Data to examine:
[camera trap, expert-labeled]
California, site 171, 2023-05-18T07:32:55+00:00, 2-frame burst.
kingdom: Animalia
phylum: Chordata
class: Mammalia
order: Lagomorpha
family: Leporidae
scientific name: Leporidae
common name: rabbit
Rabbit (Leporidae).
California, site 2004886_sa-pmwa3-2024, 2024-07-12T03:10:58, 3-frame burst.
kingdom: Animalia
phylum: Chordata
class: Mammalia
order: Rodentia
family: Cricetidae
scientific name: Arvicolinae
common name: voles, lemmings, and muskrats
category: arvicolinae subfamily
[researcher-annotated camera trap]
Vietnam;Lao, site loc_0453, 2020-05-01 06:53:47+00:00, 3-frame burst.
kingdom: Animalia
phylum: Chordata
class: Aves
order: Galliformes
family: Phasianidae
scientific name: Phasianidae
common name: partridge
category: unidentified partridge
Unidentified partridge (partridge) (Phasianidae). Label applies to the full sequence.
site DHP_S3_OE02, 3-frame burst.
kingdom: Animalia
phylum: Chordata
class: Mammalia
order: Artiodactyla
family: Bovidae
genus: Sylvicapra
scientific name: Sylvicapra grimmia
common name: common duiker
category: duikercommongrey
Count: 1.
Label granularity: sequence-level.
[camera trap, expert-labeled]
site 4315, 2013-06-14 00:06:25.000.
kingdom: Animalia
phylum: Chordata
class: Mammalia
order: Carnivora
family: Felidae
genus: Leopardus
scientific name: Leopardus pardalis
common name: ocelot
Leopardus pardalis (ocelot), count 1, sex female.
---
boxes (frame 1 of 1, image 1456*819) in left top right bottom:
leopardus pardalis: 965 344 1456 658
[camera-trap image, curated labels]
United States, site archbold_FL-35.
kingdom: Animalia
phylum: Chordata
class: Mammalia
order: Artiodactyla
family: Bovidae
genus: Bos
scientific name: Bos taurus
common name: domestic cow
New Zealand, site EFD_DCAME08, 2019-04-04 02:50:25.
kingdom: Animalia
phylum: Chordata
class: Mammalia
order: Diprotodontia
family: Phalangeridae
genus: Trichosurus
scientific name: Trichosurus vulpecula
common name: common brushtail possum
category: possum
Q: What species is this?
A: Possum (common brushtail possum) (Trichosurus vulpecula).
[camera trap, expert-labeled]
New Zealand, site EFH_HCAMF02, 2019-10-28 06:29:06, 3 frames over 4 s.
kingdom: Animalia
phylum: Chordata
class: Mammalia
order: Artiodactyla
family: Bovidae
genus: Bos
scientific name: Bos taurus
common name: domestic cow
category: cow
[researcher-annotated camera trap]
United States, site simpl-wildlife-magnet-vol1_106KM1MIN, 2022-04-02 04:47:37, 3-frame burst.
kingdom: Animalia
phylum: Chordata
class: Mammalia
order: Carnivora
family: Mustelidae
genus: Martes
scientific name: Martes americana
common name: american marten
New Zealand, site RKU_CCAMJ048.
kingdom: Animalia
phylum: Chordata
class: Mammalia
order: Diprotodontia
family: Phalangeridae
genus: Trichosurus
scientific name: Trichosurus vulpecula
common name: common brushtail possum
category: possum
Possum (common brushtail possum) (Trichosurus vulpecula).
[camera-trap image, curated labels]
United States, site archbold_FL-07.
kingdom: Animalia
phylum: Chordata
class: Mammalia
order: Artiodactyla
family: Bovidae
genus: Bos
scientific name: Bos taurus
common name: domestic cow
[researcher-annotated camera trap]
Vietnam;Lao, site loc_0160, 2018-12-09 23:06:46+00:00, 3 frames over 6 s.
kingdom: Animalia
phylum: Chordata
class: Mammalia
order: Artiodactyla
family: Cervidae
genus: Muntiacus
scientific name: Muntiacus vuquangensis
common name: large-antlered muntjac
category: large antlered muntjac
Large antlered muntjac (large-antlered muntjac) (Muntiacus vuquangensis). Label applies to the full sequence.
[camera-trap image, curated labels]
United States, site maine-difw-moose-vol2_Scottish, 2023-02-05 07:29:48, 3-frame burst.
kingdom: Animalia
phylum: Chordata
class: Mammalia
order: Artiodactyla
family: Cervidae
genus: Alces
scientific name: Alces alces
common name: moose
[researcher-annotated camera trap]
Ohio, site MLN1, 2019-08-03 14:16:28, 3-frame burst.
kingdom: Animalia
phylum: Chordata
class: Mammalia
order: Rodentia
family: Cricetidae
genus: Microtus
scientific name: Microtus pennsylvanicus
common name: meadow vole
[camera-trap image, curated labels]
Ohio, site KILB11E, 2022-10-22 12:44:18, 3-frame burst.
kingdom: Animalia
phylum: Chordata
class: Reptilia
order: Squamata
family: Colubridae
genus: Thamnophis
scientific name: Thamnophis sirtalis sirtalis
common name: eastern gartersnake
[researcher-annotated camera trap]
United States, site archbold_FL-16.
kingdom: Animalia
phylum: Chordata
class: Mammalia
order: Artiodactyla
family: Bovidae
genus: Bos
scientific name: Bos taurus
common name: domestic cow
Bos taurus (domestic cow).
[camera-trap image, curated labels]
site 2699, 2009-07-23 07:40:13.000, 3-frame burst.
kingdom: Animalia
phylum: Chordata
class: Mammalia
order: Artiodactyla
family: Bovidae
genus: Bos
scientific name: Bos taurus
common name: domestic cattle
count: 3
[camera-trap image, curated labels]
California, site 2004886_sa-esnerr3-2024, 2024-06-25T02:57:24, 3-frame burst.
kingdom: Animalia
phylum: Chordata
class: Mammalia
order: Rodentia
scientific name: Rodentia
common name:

What you are asked to do: Only the data above, repeated exactly, should make up the reply.

Result of the exercise:
[camera trap, expert-labeled]
California, site 171, 2023-05-18T07:32:55+00:00, 2-frame burst.
kingdom: Animalia
phylum: Chordata
class: Mammalia
order: Lagomorpha
family: Leporidae
scientific name: Leporidae
common name: rabbit
Rabbit (Leporidae).
California, site 2004886_sa-pmwa3-2024, 2024-07-12T03:10:58, 3-frame burst.
kingdom: Animalia
phylum: Chordata
class: Mammalia
order: Rodentia
family: Cricetidae
scientific name: Arvicolinae
common name: voles, lemmings, and muskrats
category: arvicolinae subfamily
[researcher-annotated camera trap]
Vietnam;Lao, site loc_0453, 2020-05-01 06:53:47+00:00, 3-frame burst.
kingdom: Animalia
phylum: Chordata
class: Aves
order: Galliformes
family: Phasianidae
scientific name: Phasianidae
common name: partridge
category: unidentified partridge
Unidentified partridge (partridge) (Phasianidae). Label applies to the full sequence.
site DHP_S3_OE02, 3-frame burst.
kingdom: Animalia
phylum: Chordata
class: Mammalia
order: Artiodactyla
family: Bovidae
genus: Sylvicapra
scientific name: Sylvicapra grimmia
common name: common duiker
category: duikercommongrey
Count: 1.
Label granularity: sequence-level.
[camera trap, expert-labeled]
site 4315, 2013-06-14 00:06:25.000.
kingdom: Animalia
phylum: Chordata
class: Mammalia
order: Carnivora
family: Felidae
genus: Leopardus
scientific name: Leopardus pardalis
common name: ocelot
Leopardus pardalis (ocelot), count 1, sex female.
---
boxes (frame 1 of 1, image 1456*819) in left top right bottom:
leopardus pardalis: 965 344 1456 658
[camera-trap image, curated labels]
United States, site archbold_FL-35.
kingdom: Animalia
phylum: Chordata
class: Mammalia
order: Artiodactyla
family: Bovidae
genus: Bos
scientific name: Bos taurus
common name: domestic cow
New Zealand, site EFD_DCAME08, 2019-04-04 02:50:25.
kingdom: Animalia
phylum: Chordata
class: Mammalia
order: Diprotodontia
family: Phalangeridae
genus: Trichosurus
scientific name: Trichosurus vulpecula
common name: common brushtail possum
category: possum
Q: What species is this?
A: Possum (common brushtail possum) (Trichosurus vulpecula).
[camera trap, expert-labeled]
New Zealand, site EFH_HCAMF02, 2019-10-28 06:29:06, 3 frames over 4 s.
kingdom: Animalia
phylum: Chordata
class: Mammalia
order: Artiodactyla
family: Bovidae
genus: Bos
scientific name: Bos taurus
common name: domestic cow
category: cow
[researcher-annotated camera trap]
United States, site simpl-wildlife-magnet-vol1_106KM1MIN, 2022-04-02 04:47:37, 3-frame burst.
kingdom: Animalia
phylum: Chordata
class: Mammalia
order: Carnivora
family: Mustelidae
genus: Martes
scientific name: Martes americana
common name: american marten
New Zealand, site RKU_CCAMJ048.
kingdom: Animalia
phylum: Chordata
class: Mammalia
order: Diprotodontia
family: Phalangeridae
genus: Trichosurus
scientific name: Trichosurus vulpecula
common name: common brushtail possum
category: possum
Possum (common brushtail possum) (Trichosurus vulpecula).
[camera-trap image, curated labels]
United States, site archbold_FL-07.
kingdom: Animalia
phylum: Chordata
class: Mammalia
order: Artiodactyla
family: Bovidae
genus: Bos
scientific name: Bos taurus
common name: domestic cow
[researcher-annotated camera trap]
Vietnam;Lao, site loc_0160, 2018-12-09 23:06:46+00:00, 3 frames over 6 s.
kingdom: Animalia
phylum: Chordata
class: Mammalia
order: Artiodactyla
family: Cervidae
genus: Muntiacus
scientific name: Muntiacus vuquangensis
common name: large-antlered muntjac
category: large antlered muntjac
Large antlered muntjac (large-antlered muntjac) (Muntiacus vuquangensis). Label applies to the full sequence.
[camera-trap image, curated labels]
United States, site maine-difw-moose-vol2_Scottish, 2023-02-05 07:29:48, 3-frame burst.
kingdom: Animalia
phylum: Chordata
class: Mammalia
order: Artiodactyla
family: Cervidae
genus: Alces
scientific name: Alces alces
common name: moose
[researcher-annotated camera trap]
Ohio, site MLN1, 2019-08-03 14:16:28, 3-frame burst.
kingdom: Animalia
phylum: Chordata
class: Mammalia
order: Rodentia
family: Cricetidae
genus: Microtus
scientific name: Microtus pennsylvanicus
common name: meadow vole
[camera-trap image, curated labels]
Ohio, site KILB11E, 2022-10-22 12:44:18, 3-frame burst.
kingdom: Animalia
phylum: Chordata
class: Reptilia
order: Squamata
family: Colubridae
genus: Thamnophis
scientific name: Thamnophis sirtalis sirtalis
common name: eastern gartersnake
[researcher-annotated camera trap]
United States, site archbold_FL-16.
kingdom: Animalia
phylum: Chordata
class: Mammalia
order: Artiodactyla
family: Bovidae
genus: Bos
scientific name: Bos taurus
common name: domestic cow
Bos taurus (domestic cow).
[camera-trap image, curated labels]
site 2699, 2009-07-23 07:40:13.000, 3-frame burst.
kingdom: Animalia
phylum: Chordata
class: Mammalia
order: Artiodactyla
family: Bovidae
genus: Bos
scientific name: Bos taurus
common name: domestic cattle
count: 3
[camera-trap image, curated labels]
California, site 2004886_sa-esnerr3-2024, 2024-06-25T02:57:24, 3-frame burst.
kingdom: Animalia
phylum: Chordata
class: Mammalia
order: Rodentia
scientific name: Rodentia
common name:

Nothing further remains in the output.